## Vos consignes
Traduisez en anglais la phrase suivante de l'extrait fourni : « En 1980, la fédération locale revient sur ses positions et organise tout de même un tournoi à Téhéran. »

## Extrait fourni
^^^^^^^^^^^^^^^^

En 1980, la fédération locale revient sur ses positions et organise tout de même un tournoi à Téhéran. Bahrami le remporte. Le premier prix ? Un ticket pour le tournoi d’Athènes. Moyennant 200 dollars supplémentaires et l’aide d’un ami du ministre des Affaires étrangères iraniennes, il change la destination de son vol et obtient un visa pour la France. Direction Nice. « Je pensais que la France pouvait me donner une chance de rejouer au tennis. » Mansour rejoint donc la Côté d’Azur en août 1980 avec 8 000 francs en poche mais ne tarde pas à comprendre que le coût de la vie méditerranéenne est trop onéreux pour lui. Coup de bluff : il tente sa chance au casino mais perd tout son pécule dès le premier jour. Direction Paris. Où la vie n’est pas plus rose. « Je dormais dans la rue, sous les ponts et j’évitais constamment la police par peur de croiser un officier qui aurait pu me mettre dans le premier avion pour Téhéran », confessera-t-il en 2007 au Telegraph. Et de poursuivre dans son autobiographie : « Quand je déambulais dans les rues parisiennes pour ne pas dormir sur un banc, je pensais à ce jour béni, le jour où je jouerai la finale de Roland-Garros. » Rêve accompli en ce mois de juin 1989. Mais rêve légèrement gâché par la presse du monde entier. « Je voyais bien où ils voulaient en venir… Mais je n’avais aucun commentaire à faire sur la mort de Khomeini, je voulais parler de tennis. Le reste m’était étranger. » Le reste ne sera finalement qu’une défaite au goût amer. « À la fois le plus beau moment de ma carrière et mon cauchemar le plus terrible, dira-t-il un jour. Jouer une finale constitue un traumatisme qu’on n’efface pas. » La mort non plus.

^^^^^^^^^^^^^^^^

(Entrées de données recueillies)
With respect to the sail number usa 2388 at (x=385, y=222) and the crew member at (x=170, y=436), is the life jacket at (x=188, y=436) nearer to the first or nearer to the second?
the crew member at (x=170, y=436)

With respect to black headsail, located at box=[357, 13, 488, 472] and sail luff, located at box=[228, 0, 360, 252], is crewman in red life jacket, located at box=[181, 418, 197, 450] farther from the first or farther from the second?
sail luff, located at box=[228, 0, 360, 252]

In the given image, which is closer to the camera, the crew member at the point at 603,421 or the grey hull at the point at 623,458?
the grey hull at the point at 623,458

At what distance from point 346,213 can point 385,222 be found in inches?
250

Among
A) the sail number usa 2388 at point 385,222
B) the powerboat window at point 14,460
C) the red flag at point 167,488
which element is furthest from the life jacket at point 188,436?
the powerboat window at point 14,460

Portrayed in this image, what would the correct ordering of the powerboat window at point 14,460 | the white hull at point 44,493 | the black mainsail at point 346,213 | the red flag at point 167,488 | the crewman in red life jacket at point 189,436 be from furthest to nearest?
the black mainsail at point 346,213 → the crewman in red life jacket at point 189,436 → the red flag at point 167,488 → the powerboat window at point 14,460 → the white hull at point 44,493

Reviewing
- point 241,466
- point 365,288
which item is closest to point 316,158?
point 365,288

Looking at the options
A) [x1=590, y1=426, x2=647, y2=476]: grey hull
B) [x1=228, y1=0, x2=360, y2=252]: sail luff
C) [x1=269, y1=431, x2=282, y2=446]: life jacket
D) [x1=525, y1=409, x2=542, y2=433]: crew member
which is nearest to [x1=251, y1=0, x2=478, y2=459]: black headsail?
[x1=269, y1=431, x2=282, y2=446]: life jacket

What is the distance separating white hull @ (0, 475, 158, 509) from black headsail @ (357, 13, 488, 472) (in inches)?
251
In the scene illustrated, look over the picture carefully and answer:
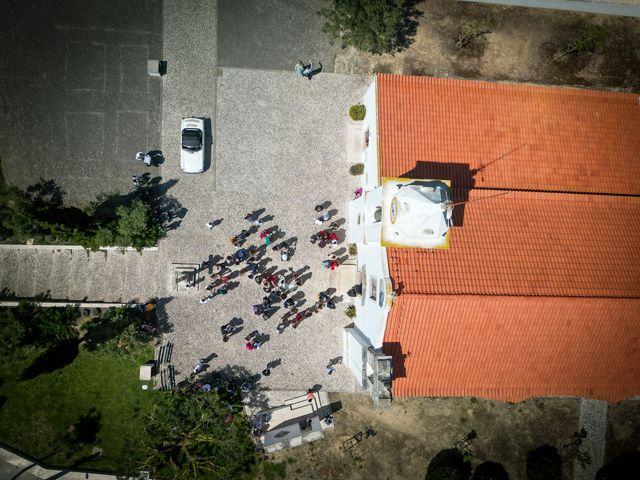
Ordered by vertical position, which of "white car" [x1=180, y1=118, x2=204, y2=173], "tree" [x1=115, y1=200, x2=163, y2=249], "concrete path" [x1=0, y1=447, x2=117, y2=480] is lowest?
"concrete path" [x1=0, y1=447, x2=117, y2=480]

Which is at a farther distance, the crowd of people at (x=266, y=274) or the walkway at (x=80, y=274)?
the crowd of people at (x=266, y=274)

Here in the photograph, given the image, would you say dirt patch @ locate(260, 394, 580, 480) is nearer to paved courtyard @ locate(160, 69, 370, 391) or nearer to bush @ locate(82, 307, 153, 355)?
paved courtyard @ locate(160, 69, 370, 391)

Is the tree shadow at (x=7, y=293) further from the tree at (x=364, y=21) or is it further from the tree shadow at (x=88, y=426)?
the tree at (x=364, y=21)

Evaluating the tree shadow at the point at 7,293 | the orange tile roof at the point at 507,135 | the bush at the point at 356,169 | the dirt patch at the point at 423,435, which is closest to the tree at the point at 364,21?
the orange tile roof at the point at 507,135

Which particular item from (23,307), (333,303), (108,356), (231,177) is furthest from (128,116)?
(333,303)

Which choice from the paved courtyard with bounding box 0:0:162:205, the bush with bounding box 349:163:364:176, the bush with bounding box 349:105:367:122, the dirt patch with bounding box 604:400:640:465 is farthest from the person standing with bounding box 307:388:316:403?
the dirt patch with bounding box 604:400:640:465

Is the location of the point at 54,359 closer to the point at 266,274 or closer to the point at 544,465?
the point at 266,274

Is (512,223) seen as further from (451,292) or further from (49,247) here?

^^^^^^^^^^^^^^^^

## Espace réponse
In 1980, the local federation reversed its position and organized a tournament in Tehran after all.